Stat Med. 2025 Mar 15;44(6):e10309. doi: 10.1002/sim.10309.
A common problem in numerous research areas, particularly in clinical trials, is to test whether the effect of an explanatory variable on an outcome variable is equivalent across different groups. In practice, these tests are frequently used to compare the effect between patient groups, for example, based on gender, age, or treatments. Equivalence is usually assessed by testing whether the difference between the groups does not exceed a pre-specified equivalence threshold. Classical approaches are based on testing the equivalence of single quantities, for example, the mean, the area under the curve or other values of interest. However, when differences depending on a particular covariate are observed, these approaches can turn out to be not very accurate. Instead, whole regression curves over the entire covariate range, describing for instance the time window or a dose range, are considered and tests are based on a suitable distance measure of two such curves, as, for example, the maximum absolute distance between them. In this regard, a key assumption is that the true underlying regression models are known, which is rarely the case in practice. However, misspecification can lead to severe problems as inflated type I errors or, on the other hand, conservative test procedures. In this paper, we propose a solution to this problem by introducing a flexible extension of such an equivalence test using model averaging in order to overcome this assumption and making the test applicable under model uncertainty. Precisely, we introduce model averaging based on smooth Bayesian information criterion weights and we propose a testing procedure which makes use of the duality between confidence intervals and hypothesis testing.
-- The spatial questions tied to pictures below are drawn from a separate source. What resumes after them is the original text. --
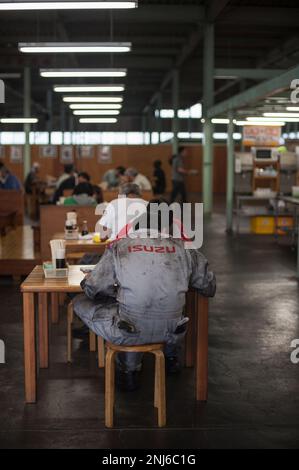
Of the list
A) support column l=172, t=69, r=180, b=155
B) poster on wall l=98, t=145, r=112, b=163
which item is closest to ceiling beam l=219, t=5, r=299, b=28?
support column l=172, t=69, r=180, b=155

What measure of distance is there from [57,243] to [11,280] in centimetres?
390

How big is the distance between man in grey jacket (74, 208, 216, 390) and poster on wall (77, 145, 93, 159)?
1756 centimetres

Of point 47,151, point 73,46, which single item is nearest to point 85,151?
point 47,151

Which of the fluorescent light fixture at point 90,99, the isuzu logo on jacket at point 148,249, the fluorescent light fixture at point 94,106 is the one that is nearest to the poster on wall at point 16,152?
the fluorescent light fixture at point 94,106

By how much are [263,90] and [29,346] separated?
6288mm

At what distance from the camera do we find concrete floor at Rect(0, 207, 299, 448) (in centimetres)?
351

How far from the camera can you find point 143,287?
3.65 metres

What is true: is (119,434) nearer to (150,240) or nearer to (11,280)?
(150,240)

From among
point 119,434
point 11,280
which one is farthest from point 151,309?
point 11,280

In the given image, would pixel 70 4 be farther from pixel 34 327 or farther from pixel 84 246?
pixel 34 327

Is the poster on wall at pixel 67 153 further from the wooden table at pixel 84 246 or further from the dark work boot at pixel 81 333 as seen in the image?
the dark work boot at pixel 81 333

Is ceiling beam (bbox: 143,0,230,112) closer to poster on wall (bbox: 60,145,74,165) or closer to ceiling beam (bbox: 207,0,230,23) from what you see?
ceiling beam (bbox: 207,0,230,23)

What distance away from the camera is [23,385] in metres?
4.36
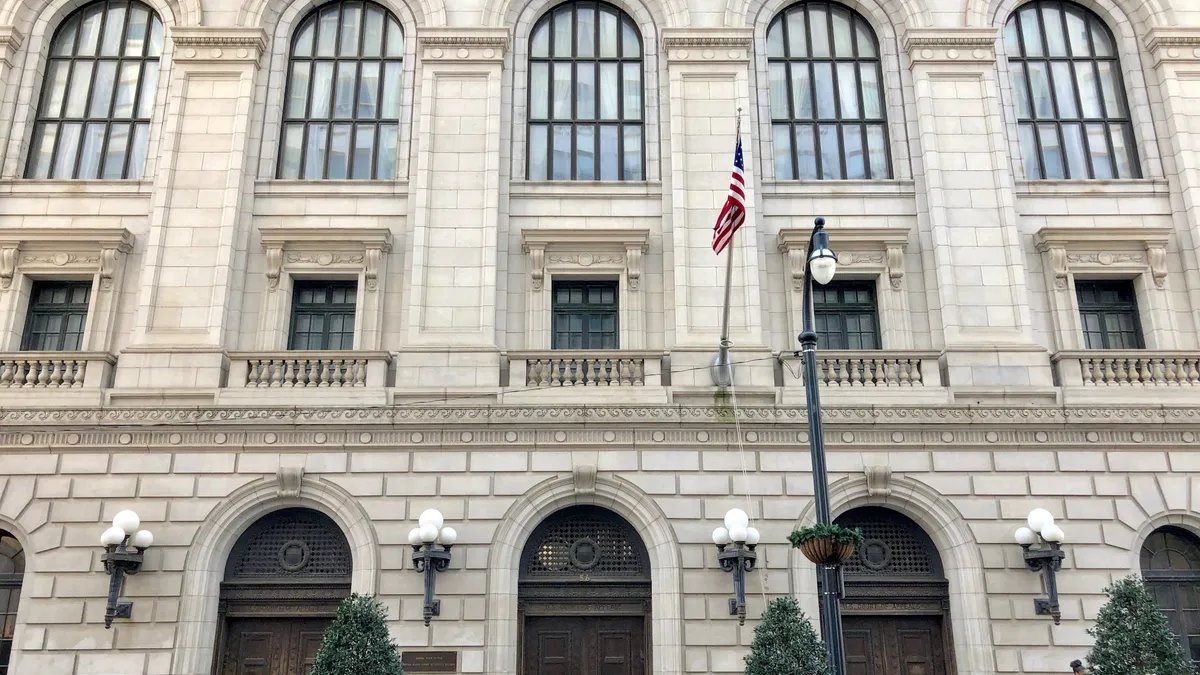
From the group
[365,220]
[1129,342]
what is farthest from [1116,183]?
[365,220]

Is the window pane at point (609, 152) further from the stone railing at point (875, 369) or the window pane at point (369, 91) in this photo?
the stone railing at point (875, 369)

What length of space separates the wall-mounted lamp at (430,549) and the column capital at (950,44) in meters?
14.8

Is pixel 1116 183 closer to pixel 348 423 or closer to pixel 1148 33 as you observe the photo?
pixel 1148 33

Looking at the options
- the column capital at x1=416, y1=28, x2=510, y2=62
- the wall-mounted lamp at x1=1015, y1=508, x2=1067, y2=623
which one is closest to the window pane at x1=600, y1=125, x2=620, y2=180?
the column capital at x1=416, y1=28, x2=510, y2=62

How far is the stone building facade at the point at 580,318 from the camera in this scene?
60.2 ft

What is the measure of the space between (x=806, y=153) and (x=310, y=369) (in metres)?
12.0

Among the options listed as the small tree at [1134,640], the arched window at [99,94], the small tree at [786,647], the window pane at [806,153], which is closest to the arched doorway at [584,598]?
the small tree at [786,647]

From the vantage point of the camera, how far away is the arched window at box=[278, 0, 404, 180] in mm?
21891

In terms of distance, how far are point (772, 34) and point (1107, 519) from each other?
517 inches

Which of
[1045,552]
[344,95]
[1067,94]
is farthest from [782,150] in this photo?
[344,95]

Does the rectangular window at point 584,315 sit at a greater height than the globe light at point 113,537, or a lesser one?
greater

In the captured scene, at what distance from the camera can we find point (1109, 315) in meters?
20.9

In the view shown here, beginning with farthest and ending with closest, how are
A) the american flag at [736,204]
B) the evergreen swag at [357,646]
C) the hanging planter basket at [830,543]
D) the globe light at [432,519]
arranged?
the globe light at [432,519] < the american flag at [736,204] < the evergreen swag at [357,646] < the hanging planter basket at [830,543]

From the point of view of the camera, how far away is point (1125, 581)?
1609 centimetres
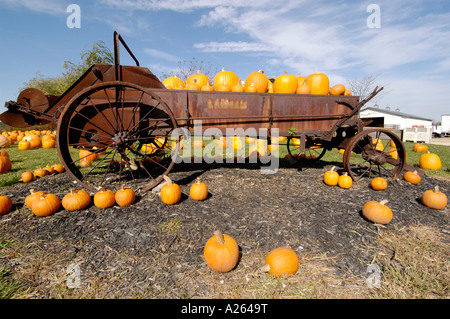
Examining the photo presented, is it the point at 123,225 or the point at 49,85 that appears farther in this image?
the point at 49,85

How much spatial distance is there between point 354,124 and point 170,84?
4777 mm

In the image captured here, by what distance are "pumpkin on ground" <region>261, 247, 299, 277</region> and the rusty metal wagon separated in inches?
103

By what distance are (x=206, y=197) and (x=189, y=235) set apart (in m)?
1.15

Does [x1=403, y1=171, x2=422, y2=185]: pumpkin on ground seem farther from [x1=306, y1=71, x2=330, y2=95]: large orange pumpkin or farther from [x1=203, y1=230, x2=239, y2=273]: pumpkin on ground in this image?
[x1=203, y1=230, x2=239, y2=273]: pumpkin on ground

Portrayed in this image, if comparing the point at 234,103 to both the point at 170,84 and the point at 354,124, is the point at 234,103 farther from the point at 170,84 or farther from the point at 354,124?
the point at 354,124

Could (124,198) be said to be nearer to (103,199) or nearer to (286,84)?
(103,199)

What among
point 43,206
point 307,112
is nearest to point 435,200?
point 307,112

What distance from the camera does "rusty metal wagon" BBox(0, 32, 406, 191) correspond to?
4.02 meters

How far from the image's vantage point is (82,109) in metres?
4.16

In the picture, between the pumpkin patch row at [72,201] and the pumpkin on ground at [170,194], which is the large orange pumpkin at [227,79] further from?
the pumpkin patch row at [72,201]

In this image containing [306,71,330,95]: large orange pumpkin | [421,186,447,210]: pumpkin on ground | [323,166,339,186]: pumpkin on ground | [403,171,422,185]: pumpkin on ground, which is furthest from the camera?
[306,71,330,95]: large orange pumpkin

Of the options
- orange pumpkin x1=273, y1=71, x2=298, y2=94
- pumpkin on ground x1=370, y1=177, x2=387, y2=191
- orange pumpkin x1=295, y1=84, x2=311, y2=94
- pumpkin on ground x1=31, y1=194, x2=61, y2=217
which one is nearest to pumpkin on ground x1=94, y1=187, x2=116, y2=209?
pumpkin on ground x1=31, y1=194, x2=61, y2=217

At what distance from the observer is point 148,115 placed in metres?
4.52
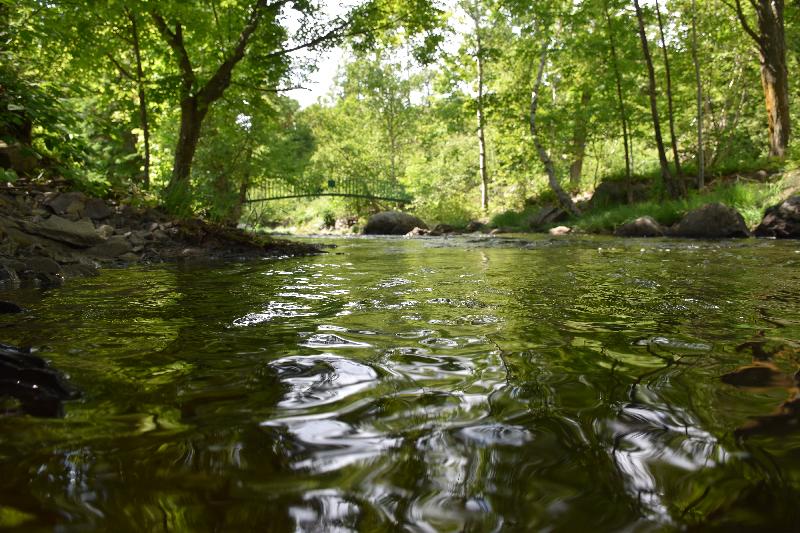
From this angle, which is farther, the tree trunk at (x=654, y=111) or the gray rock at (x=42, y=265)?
the tree trunk at (x=654, y=111)

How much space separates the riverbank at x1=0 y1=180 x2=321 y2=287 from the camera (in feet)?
12.9

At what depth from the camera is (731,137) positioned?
1548 cm

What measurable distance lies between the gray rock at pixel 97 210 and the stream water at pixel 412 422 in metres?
3.95

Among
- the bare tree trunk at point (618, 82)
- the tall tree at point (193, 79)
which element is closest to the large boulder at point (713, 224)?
the bare tree trunk at point (618, 82)

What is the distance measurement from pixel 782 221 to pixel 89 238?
441 inches

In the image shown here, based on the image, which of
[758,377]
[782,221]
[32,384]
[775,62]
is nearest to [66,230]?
Answer: [32,384]

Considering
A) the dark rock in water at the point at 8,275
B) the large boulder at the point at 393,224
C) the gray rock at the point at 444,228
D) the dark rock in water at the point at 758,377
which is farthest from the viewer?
the large boulder at the point at 393,224

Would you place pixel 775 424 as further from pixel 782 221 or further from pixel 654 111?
pixel 654 111

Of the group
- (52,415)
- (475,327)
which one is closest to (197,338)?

We demonstrate the validity of our approach by means of a simulation study and illustrate its practical relevance considering a time-response case study with toxicological gene expression data.
在众多研究领域,尤其是临床试验中,一个常见的问题是检验解释变量对结果变量的影响在不同组间是否等同。在实际操作中,这些检验常被用于比较患者组之间的效应,例如基于性别、年龄或治疗方法。等同性通常通过检验组间差异是否不超过预先设定的等同性阈值来评估。经典方法基于检验单个量的等同性,例如均值、曲线下面积或其他感兴趣的值。然而,当观察到依赖于特定协变量的差异时,这些方法可能会变得不太准确。相反,会考虑在整个协变量范围内的完整回归曲线,例如描述时间窗或剂量范围,并且检验基于两条这样的曲线的合适距离度量,例如它们之间的最大绝对距离。在这方面,一个关键假设是真实的潜在回归模型是已知的,而这在实际中很少成立。然而,模型设定错误可能会导致严重问题,如第一类错误膨胀,或者另一方面导致保守的检验程序。在本文中,我们提出了一个解决这个问题的方案,即通过引入一种使用模型平均的等同性检验的灵活扩展,以克服这个假设并使检验在模型不确定性下适用。具体而言,我们引入基于平滑贝叶斯信息准则权重的模型平均,并提出一种利用置信区间和假设检验之间对偶性的检验程序。我们通过模拟研究证明了我们方法的有效性,并通过考虑一个有毒理学基因表达数据的时间响应案例研究来说明其实际相关性。